* [DOCUMENT SECTION]:

Jim Obergefell
Credit: Chase/Gough/AFF-USA.COM; Francesca Roh/Xtra
Rainbow Votes 2020
4 min

The future of the Supreme Court hangs in the balance

Jim Obergefell, the namesake behind the case that made marriage equality the law of the land, doesn’t have high hopes for America’s highest court

Editor’s note: This story is excerpted from our special U.S. election newsletter, Rainbow Votes 2020. To get this content delivered straight to your inbox, subscribe now.

After one of the most chaotic weeks in American political history, Jim Obergefell is scared. Obergefell and I spoke on the phone just days after Trump’s Chernobyl-grade meltdown in the first presidential debate, which saw him frequently interrupting Joe Biden, attacking Biden’s son and his recovery from drug addiction and failing to condemn white supremacy when asked to denounce groups like the Proud Boys. Hours after our conversation, Trump was diagnosed with COVID-19, sending an already unpredictable election into a further tailspin.

Obergefell—whose namesake Supreme Court case, Obergefell v. Hodges, led to the legalization of marriage equality in the U.S. five years ago—compares the feeling to whiplash. “It seems like we’re lurching from one unbelievable thing to the next,” he says. “It’s tiring and it’s overwhelming.”

Chief among Obergefell’s worries is the Supreme Court. A week after Ginsburg’s sudden death on  Sept. 18, Trump appointed Amy Coney Barrett of the Seventh Circuit Court of Appeals to fill her seat. The two could not be more diametrically opposed: Ginsburg, a liberal icon, fought the U.S. court system to recognize discrimination against women as a valid form of institutional bias. Coney Barrett, meanwhile, opposes the Affordable Care Act, believes the Supreme Court’s ruling to legalize abortion was “erroneous” and signed a letter referring to marriage as the “indissoluble commitment of a man and a woman.”

Of further concern to LGBTQ2 people, Coney Barrett claimed in a December 2016 lecture that trans people should not be entitled to protection under civil rights statutes banning sex-based bias in education. In the same speech, she misgendered trans women by referring to them as “physiological males,” and suggested they should not have equal access to public restrooms “where there are young girls present.”

Obergefell admits that he hasn’t combed through all of her legal rulings and statements over the years, but what he does know of Coney Barrett he doesn’t like. “If she’s sitting on the Court, I feel fairly confident that she would rule on the side that says legalized discrimination against us is constitutional,” he says.

Coney Barrett is currently facing a contested nomination process after Republicans blocked Barack Obama from appointing Merrick Garland to the bench in 2016. But should Coney Barrett be confirmed, Obergefell’s hypothesis about her leanings on LGBTQ2 rights will be tested in Fulton v. City of Philadelphia, a case scheduled to be heard by the Supreme Court on Nov. 4, one day after the presidential election. The outcome will determine whether religious adoption and foster care agencies have the constitutional right to turn away same-sex couples.

* [DATA EXTRACT]:
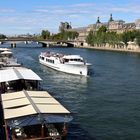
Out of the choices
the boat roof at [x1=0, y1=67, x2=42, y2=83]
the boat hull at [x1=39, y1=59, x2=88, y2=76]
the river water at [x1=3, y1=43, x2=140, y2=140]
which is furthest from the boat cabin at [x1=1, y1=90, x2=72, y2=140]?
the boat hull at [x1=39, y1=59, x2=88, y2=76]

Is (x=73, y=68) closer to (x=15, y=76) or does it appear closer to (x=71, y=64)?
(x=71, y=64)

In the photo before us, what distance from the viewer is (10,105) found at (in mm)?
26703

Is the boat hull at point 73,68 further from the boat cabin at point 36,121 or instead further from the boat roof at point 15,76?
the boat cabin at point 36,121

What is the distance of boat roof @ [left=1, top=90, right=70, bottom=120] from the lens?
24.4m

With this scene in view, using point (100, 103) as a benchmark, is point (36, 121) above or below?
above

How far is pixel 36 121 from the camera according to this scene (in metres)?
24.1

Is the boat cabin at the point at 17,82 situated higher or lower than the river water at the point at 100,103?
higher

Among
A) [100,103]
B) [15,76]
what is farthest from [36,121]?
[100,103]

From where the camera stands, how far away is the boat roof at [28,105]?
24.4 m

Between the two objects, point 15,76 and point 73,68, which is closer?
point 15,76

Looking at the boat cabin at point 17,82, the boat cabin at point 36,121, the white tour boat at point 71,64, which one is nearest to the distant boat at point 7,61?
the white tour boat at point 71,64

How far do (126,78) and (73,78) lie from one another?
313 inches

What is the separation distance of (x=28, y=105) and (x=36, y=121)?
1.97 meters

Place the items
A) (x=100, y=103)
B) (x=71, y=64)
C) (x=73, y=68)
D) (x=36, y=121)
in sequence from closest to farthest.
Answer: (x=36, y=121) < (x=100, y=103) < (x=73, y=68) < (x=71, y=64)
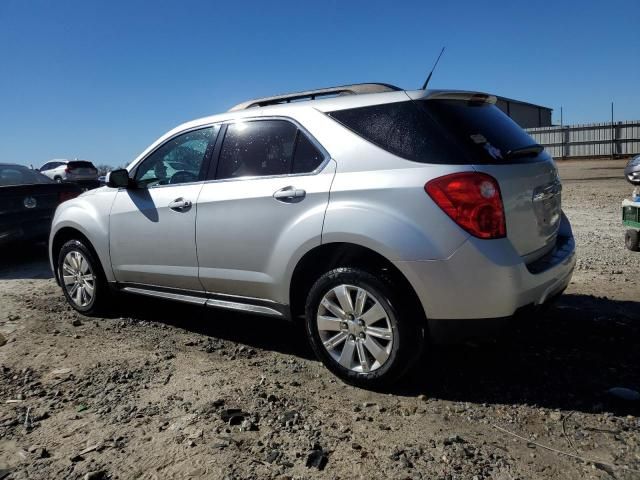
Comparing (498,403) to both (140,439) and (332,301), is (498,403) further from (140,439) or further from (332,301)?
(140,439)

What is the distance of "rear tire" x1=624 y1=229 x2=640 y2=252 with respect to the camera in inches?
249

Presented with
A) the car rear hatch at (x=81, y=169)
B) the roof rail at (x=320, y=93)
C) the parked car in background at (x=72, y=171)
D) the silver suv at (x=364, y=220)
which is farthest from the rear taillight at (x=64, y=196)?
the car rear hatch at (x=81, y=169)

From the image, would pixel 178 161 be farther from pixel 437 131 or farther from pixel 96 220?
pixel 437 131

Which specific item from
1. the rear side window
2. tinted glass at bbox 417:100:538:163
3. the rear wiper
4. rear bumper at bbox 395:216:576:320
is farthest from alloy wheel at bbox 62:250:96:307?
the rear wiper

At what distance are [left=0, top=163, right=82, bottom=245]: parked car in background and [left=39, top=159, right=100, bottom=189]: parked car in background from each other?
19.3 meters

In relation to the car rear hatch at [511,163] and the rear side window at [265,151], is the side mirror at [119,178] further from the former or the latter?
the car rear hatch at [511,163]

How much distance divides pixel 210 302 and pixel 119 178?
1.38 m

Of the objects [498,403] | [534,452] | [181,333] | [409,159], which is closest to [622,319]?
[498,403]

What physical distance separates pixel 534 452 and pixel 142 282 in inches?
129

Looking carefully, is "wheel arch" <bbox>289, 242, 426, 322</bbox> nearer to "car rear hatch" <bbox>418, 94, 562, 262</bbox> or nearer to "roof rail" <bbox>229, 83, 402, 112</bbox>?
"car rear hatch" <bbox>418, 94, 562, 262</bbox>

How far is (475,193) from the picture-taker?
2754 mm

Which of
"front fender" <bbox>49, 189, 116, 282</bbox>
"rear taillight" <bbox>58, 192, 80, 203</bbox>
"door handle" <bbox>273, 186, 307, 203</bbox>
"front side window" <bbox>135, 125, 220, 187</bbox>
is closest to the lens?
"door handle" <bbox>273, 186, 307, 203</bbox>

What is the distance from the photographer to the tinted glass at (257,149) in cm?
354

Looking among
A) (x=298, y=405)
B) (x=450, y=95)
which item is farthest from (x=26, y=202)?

* [REQUIRED ACTIONS]:
(1) From the article on Jim Obergefell above, write out the passage that begins with the words "Obergefell admits that" and ends after the words "away same-sex couples.".
(2) In the article on Jim Obergefell above, on what date is Fulton v. City of Philadelphia scheduled to be heard by the Supreme Court?

* [PER-TASK OUTPUTS]:
(1)
Obergefell admits that he hasn’t combed through all of her legal rulings and statements over the years, but what he does know of Coney Barrett he doesn’t like. “If she’s sitting on the Court, I feel fairly confident that she would rule on the side that says legalized discrimination against us is constitutional,” he says.

Coney Barrett is currently facing a contested nomination process after Republicans blocked Barack Obama from appointing Merrick Garland to the bench in 2016. But should Coney Barrett be confirmed, Obergefell’s hypothesis about her leanings on LGBTQ2 rights will be tested in Fulton v. City of Philadelphia, a case scheduled to be heard by the Supreme Court on Nov. 4, one day after the presidential election. The outcome will determine whether religious adoption and foster care agencies have the constitutional right to turn away same-sex couples.

(2) Nov. 4, one day after the presidential election.